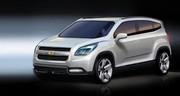 Chevrolet Orlando : Monospace 7 places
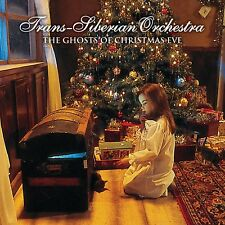 64 SOLD Trans-Siberian Orchestra - The Ghosts Of Christmas Eve CD NEW FREE SHIP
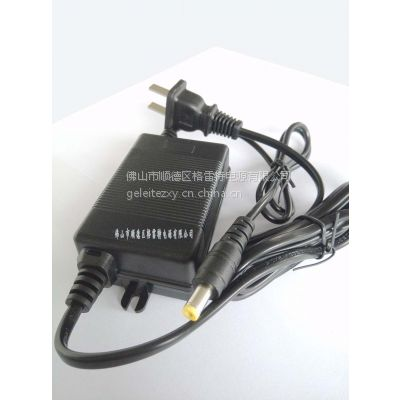 GRT格雷特电源24V纯净水设备供电仪器配件制造商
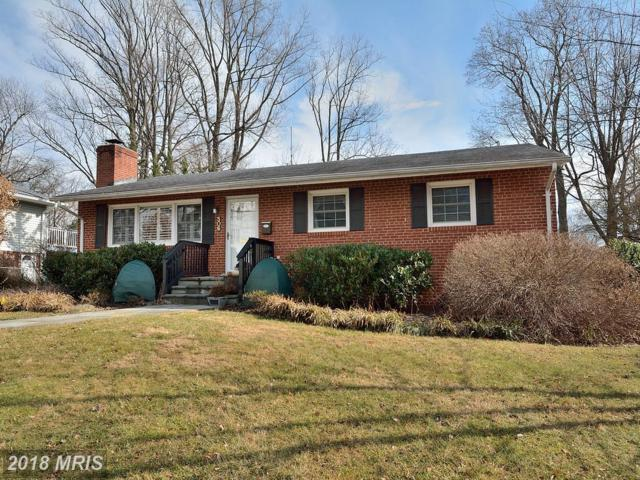 506 Tapawingo Road SW, Vienna, VA 22180 (#FX10142602) :: SURE Sales Group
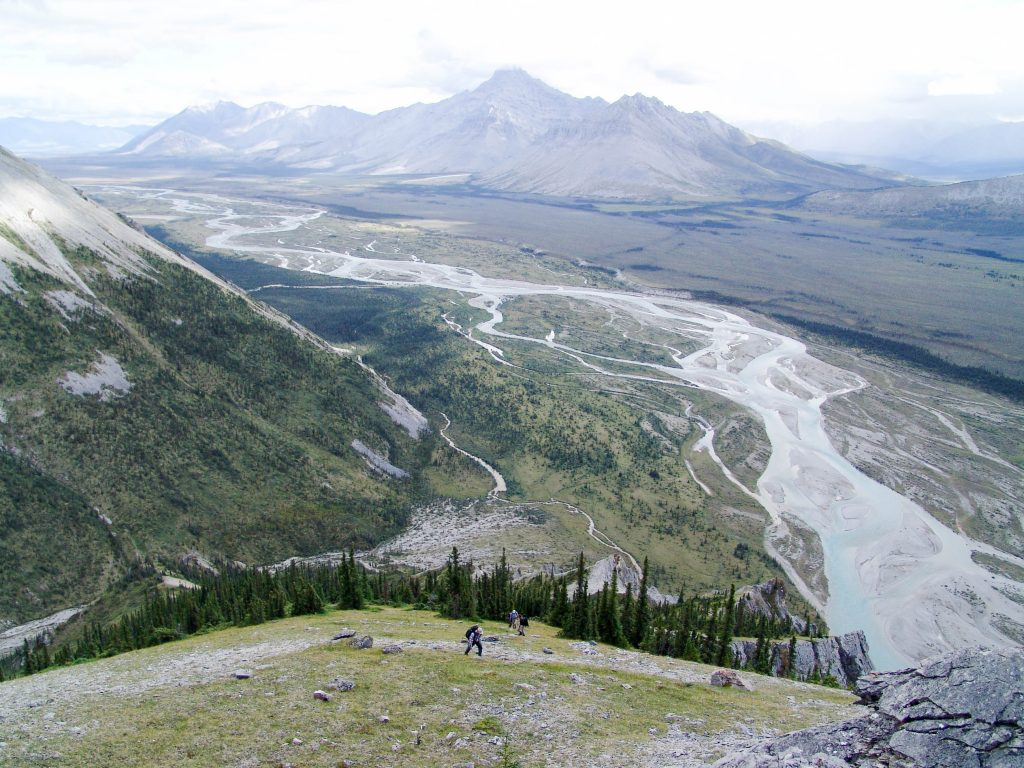 The Heart of the Yukon - Wind River - the river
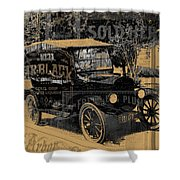 Ford Model T Made Using Found Objects Shower Curtain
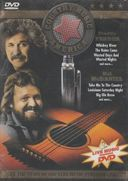 Country Music America: Freddy Fender / Mel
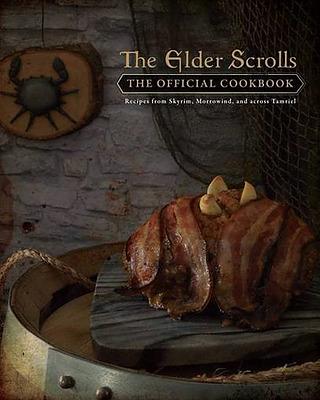 Einfach und sicher online bestellen: Elder Scrolls V: The Official Cookbook in Österreich kaufen.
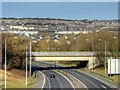 SD8332 : Whittlefield Bridge Aqueduct over the M65 by David Dixon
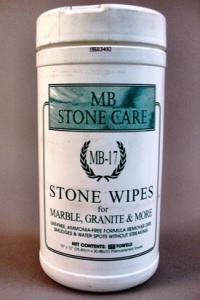 Stone Wipes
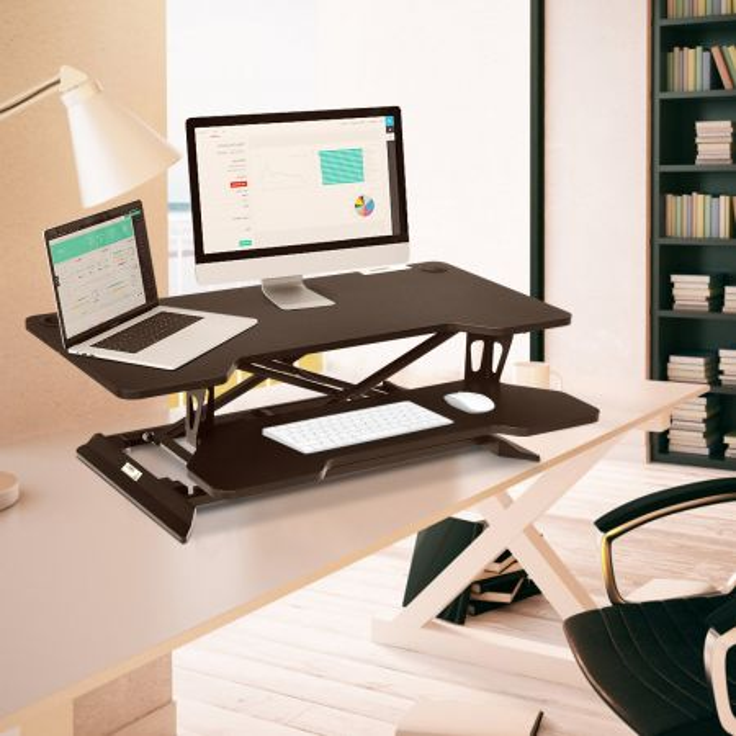 Costway Alzata per computer con altezza regolabile, Alzata per monitor con superficie elevata, Nero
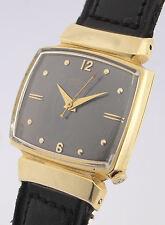 Hamilton Electric doublè caballeros-reloj pulsera de los años 50er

------------------------------------

→ Required action
Looking above, find the stretch of lines that opens with the one holding "Country Music America: Freddy Fender / Mel" and closes with the one holding "Costway Alzata per". Copy it exactly, pictures excluded.

→ Result for this exercise
 Country Music America: Freddy Fender / Mel
 Einfach und sicher online bestellen: Elder Scrolls V: The Official Cookbook in Österreich kaufen.
 SD8332 : Whittlefield Bridge Aqueduct over the M65 by David Dixon
 Stone Wipes
 Costway Alzata per computer con altezza regolabile, Alzata per monitor con superficie elevata, Nero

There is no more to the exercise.